Исходный отрывок
.....

В «Пугачевщине», в спектакле о декабристах, отчасти в несостоявшемся «Прометее» проходила смычка мхатовских поколений, тех самых «дедов и внуков», о которых говорил Станиславский. С одной стороны, внушительно представительствовали «деды» — в ролях Пугачева, Николая I, Прометея; с другой — преобладали «внуки»: почти все пугачевцы, все до одного декабристы. Аншлюс протекал уравновешенно и благопристойно. Иные критики аж досадовали: «Между “дедами” и “внуками” еще нет существенного антагонизма»2.
{240} Спектакль «Дни Турбиных» стал полем творчества «внуков». Правда, после того как 1 сентября 1925 года Булгаков прочитал труппе МХАТ инсценировку своей «Белой гвардии», играть там захотели и «деды»: Вишневский, Качалов, Леонидов и другие. Но, как вспоминал Прудкин, Станиславский рассудил иначе: «Я считаю, — сказал он, — что эту пьесу должны играть молодые. Они эту жизнь, изображенную Булгаковым, знают и чувствуют лучше, чем мы»3. Так и решили.
В «Днях Турбиных» театр вплотную подошел к одному из современных аспектов своей темы: с подробным психологизмом исследовал путь интеллигенции в революции. Итоги звучали почти автобиографично. Исполнители были ровесниками героев. Пьеса Булгакова, свободный парафраз романа, увлекла молодежь бывшей Второй студии во главе с режиссером Судаковым. К концу репетиций в работу вошел Станиславский и дал ей мхатовскую марку. Надежды прорицателей антагонизма не сбылись. Станиславский был с молодыми.

.....

Выборка данных
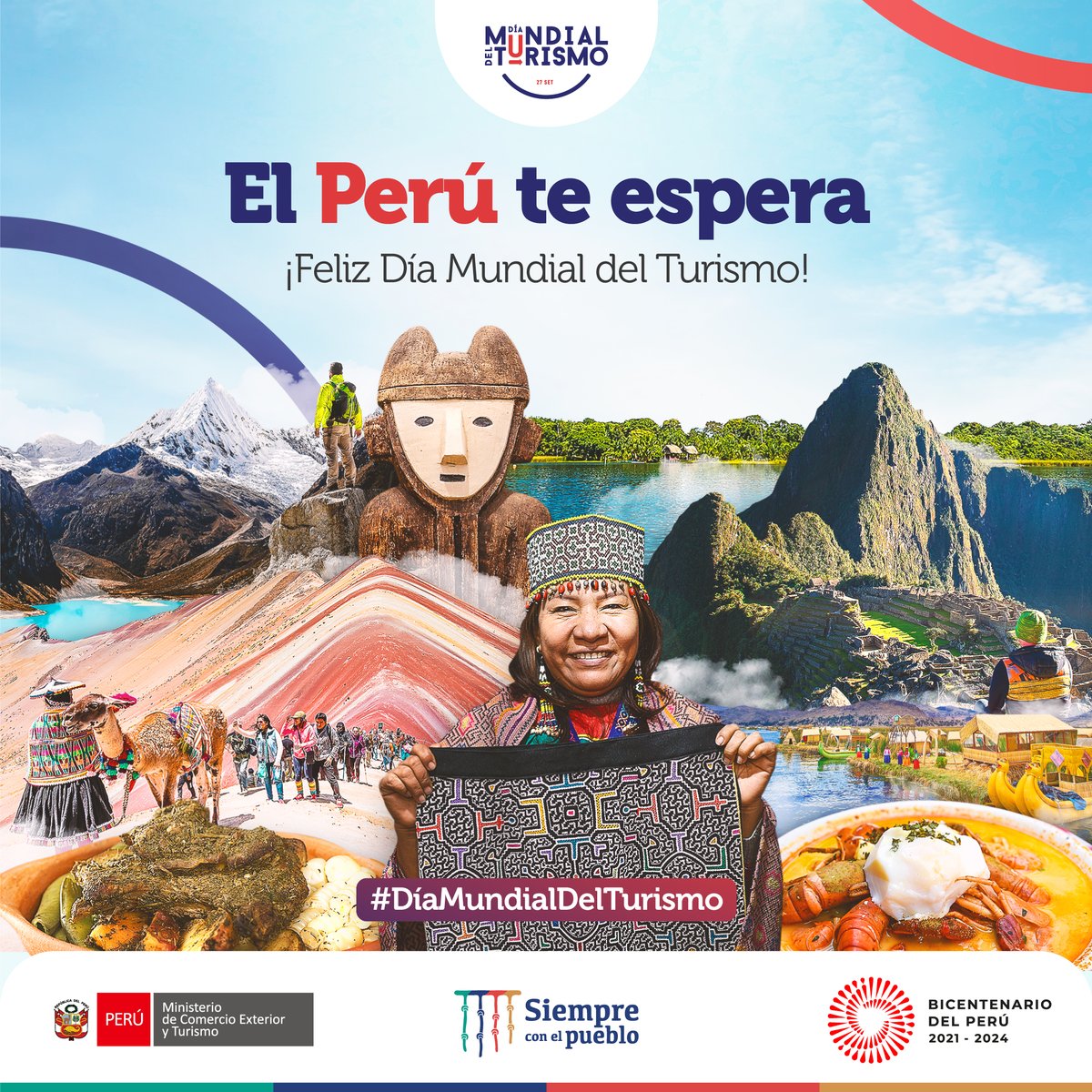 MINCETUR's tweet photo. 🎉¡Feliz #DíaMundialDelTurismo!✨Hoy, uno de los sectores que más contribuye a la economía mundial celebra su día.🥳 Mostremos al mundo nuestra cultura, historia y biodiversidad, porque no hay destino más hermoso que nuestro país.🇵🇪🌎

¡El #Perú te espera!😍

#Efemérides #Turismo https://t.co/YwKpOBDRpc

.....

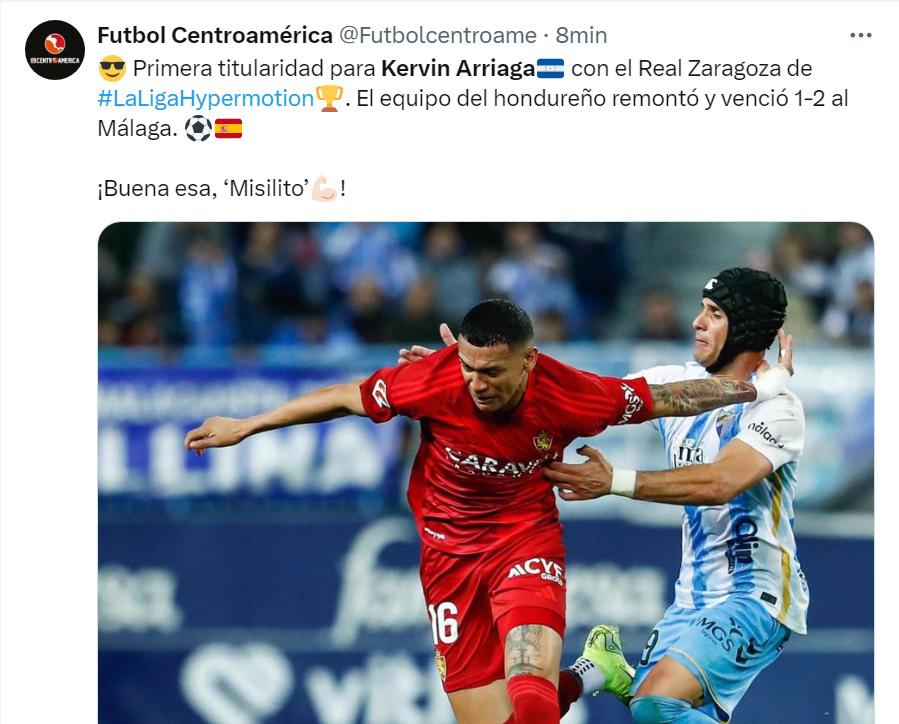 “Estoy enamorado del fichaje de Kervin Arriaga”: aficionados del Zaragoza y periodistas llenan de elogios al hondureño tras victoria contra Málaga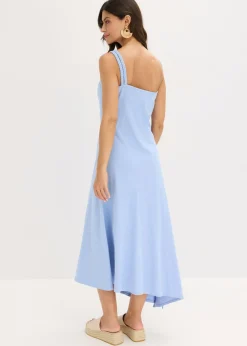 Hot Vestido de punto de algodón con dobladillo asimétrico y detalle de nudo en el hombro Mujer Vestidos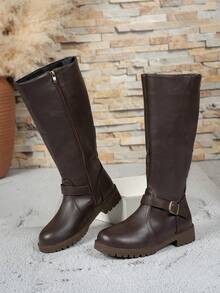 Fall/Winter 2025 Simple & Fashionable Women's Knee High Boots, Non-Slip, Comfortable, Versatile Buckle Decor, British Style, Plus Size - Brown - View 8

.....

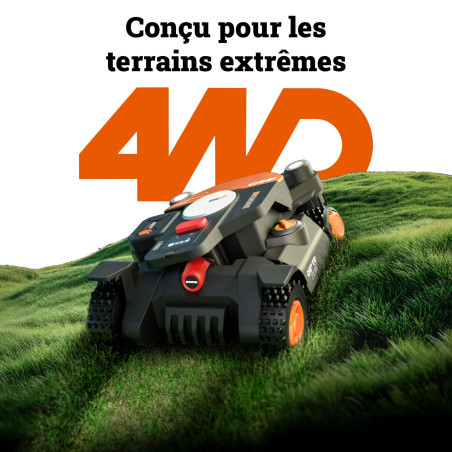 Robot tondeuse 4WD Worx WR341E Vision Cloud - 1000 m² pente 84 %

.....

Цель задания
Когда, согласно исходному отрывку, Булгаков прочитал труппе МХАТ инсценировку своей «Белой гвардии»? Перечень для работы не понадобится.

Ответ на задание
1 сентября 1925 года.